*Problem to solve*.
Could you rewrite the records starting at their beginning and ending at the line that contains "2196 millimetres", changing "side mirror" to "wing mirror" and keeping everything else the same? Omit the pictures from your answer.

*Items*.
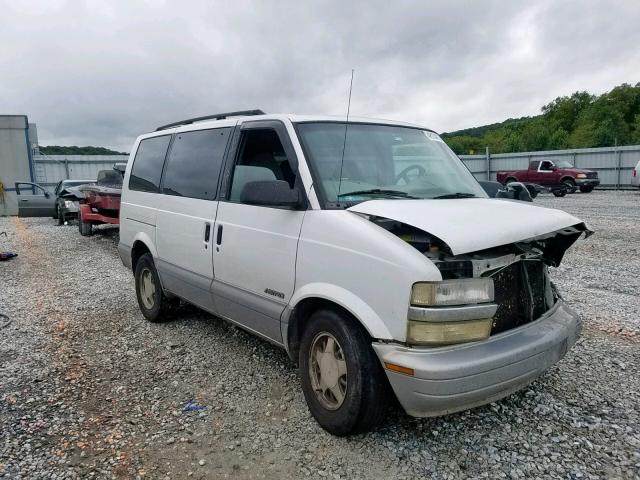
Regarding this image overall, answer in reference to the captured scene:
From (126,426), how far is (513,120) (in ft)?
298

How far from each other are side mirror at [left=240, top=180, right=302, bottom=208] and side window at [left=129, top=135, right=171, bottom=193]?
2196 millimetres

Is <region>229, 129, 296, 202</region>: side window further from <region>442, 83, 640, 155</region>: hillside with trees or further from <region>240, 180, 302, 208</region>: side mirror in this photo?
<region>442, 83, 640, 155</region>: hillside with trees

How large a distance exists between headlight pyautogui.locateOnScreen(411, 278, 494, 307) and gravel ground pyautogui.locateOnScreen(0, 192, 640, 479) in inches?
36.6

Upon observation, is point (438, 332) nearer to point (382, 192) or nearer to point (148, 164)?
point (382, 192)

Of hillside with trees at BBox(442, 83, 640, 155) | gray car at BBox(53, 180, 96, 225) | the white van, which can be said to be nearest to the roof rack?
the white van

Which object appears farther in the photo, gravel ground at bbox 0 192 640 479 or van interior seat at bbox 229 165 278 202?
van interior seat at bbox 229 165 278 202

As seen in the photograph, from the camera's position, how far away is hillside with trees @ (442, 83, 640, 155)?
42.1 m

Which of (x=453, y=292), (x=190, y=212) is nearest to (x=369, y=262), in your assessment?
(x=453, y=292)

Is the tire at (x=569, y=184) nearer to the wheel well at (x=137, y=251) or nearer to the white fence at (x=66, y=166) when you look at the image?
the white fence at (x=66, y=166)

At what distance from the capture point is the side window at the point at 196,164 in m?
4.04

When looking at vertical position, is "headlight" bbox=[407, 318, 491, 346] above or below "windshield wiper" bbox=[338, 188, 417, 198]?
below

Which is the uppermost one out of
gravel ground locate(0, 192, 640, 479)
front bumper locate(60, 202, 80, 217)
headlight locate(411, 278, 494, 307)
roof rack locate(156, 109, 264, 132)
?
roof rack locate(156, 109, 264, 132)

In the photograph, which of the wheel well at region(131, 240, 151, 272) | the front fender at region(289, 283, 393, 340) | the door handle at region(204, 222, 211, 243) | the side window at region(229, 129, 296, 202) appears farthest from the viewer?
the wheel well at region(131, 240, 151, 272)

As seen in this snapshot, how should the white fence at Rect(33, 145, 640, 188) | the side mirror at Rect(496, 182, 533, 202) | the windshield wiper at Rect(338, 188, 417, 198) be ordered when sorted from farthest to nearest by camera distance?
the white fence at Rect(33, 145, 640, 188) < the side mirror at Rect(496, 182, 533, 202) < the windshield wiper at Rect(338, 188, 417, 198)
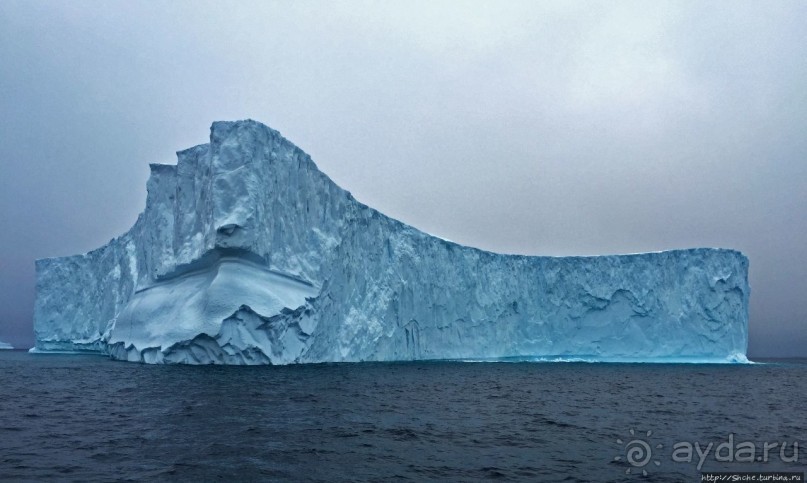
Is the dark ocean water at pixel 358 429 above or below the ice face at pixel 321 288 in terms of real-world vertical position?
below

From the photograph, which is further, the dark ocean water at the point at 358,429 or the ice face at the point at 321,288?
the ice face at the point at 321,288

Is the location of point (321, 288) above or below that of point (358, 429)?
above

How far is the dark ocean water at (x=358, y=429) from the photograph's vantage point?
6766 mm

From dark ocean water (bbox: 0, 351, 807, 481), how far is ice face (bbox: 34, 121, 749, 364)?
440cm

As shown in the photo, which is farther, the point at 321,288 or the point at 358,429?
the point at 321,288

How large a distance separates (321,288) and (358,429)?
42.6ft

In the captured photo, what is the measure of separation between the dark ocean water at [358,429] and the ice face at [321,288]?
4.40m

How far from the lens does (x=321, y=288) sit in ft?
72.3

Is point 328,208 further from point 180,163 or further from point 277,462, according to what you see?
point 277,462

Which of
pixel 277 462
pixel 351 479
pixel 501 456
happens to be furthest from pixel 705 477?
pixel 277 462

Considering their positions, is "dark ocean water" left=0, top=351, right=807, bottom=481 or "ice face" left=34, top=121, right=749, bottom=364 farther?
"ice face" left=34, top=121, right=749, bottom=364

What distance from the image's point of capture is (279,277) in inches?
832

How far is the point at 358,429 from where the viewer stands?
933 cm

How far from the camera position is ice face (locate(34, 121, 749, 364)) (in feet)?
66.2
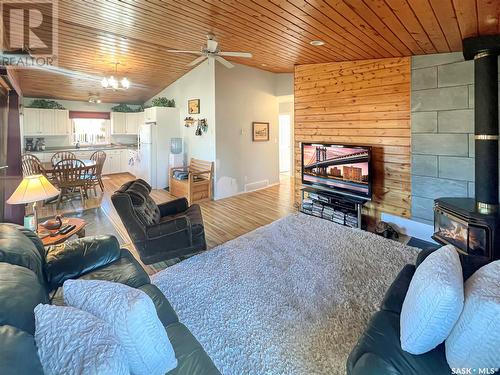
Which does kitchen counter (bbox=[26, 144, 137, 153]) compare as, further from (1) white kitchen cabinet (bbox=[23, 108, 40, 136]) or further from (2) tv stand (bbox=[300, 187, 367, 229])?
(2) tv stand (bbox=[300, 187, 367, 229])

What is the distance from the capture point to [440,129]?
3.60 meters

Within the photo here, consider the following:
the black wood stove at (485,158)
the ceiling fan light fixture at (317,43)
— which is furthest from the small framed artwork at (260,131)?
the black wood stove at (485,158)

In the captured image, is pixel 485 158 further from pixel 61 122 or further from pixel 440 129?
pixel 61 122

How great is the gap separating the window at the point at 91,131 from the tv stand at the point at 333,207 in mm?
7570

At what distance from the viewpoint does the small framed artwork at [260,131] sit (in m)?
6.64

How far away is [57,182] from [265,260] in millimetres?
4615

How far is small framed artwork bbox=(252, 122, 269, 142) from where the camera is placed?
21.8ft

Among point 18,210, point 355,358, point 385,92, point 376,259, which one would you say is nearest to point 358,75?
point 385,92

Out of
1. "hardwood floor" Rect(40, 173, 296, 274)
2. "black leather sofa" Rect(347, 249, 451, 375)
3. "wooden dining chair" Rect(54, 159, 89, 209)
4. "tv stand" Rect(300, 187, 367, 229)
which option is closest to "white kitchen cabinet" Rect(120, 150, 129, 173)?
"hardwood floor" Rect(40, 173, 296, 274)

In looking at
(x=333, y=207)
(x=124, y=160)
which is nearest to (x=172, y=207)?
(x=333, y=207)

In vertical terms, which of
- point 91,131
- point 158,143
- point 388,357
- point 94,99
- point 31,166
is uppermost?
point 94,99

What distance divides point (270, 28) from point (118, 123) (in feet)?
24.0

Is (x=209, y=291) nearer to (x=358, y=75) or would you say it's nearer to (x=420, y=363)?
(x=420, y=363)

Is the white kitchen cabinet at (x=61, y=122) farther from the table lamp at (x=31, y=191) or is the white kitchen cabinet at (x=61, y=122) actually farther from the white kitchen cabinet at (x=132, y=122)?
the table lamp at (x=31, y=191)
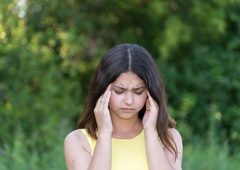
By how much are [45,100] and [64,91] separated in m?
0.58

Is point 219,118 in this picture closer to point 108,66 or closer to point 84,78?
point 84,78

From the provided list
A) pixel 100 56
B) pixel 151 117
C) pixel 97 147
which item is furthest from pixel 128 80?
pixel 100 56

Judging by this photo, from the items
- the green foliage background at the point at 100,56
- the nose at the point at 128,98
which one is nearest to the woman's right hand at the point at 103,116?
the nose at the point at 128,98

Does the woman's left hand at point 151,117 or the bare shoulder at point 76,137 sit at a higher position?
the woman's left hand at point 151,117

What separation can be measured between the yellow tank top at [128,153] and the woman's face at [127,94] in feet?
0.60

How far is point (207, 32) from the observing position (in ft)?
32.6

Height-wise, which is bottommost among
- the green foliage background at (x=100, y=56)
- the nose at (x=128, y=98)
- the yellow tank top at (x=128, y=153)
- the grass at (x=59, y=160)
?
the yellow tank top at (x=128, y=153)

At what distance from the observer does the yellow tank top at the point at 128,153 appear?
378 cm

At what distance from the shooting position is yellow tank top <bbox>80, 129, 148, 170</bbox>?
12.4 feet

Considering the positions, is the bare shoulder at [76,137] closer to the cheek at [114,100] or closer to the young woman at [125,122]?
→ the young woman at [125,122]

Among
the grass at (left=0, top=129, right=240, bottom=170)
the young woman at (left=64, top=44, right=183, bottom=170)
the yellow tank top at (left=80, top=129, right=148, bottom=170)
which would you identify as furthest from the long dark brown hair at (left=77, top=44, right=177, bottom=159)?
the grass at (left=0, top=129, right=240, bottom=170)

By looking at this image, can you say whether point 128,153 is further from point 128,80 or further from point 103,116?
point 128,80

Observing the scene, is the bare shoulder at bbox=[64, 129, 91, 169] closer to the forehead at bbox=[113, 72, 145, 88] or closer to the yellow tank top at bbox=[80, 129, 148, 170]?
the yellow tank top at bbox=[80, 129, 148, 170]

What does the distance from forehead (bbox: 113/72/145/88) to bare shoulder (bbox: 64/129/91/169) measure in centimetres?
38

*Result*.
Regarding this image overall, answer in reference to the captured scene:
From (126,426), how far is (513,120) (in ft)?
298

How far from each other are wing mirror at [left=240, top=180, right=302, bottom=208] and side window at [left=129, top=135, right=171, bottom=193]?
2196 millimetres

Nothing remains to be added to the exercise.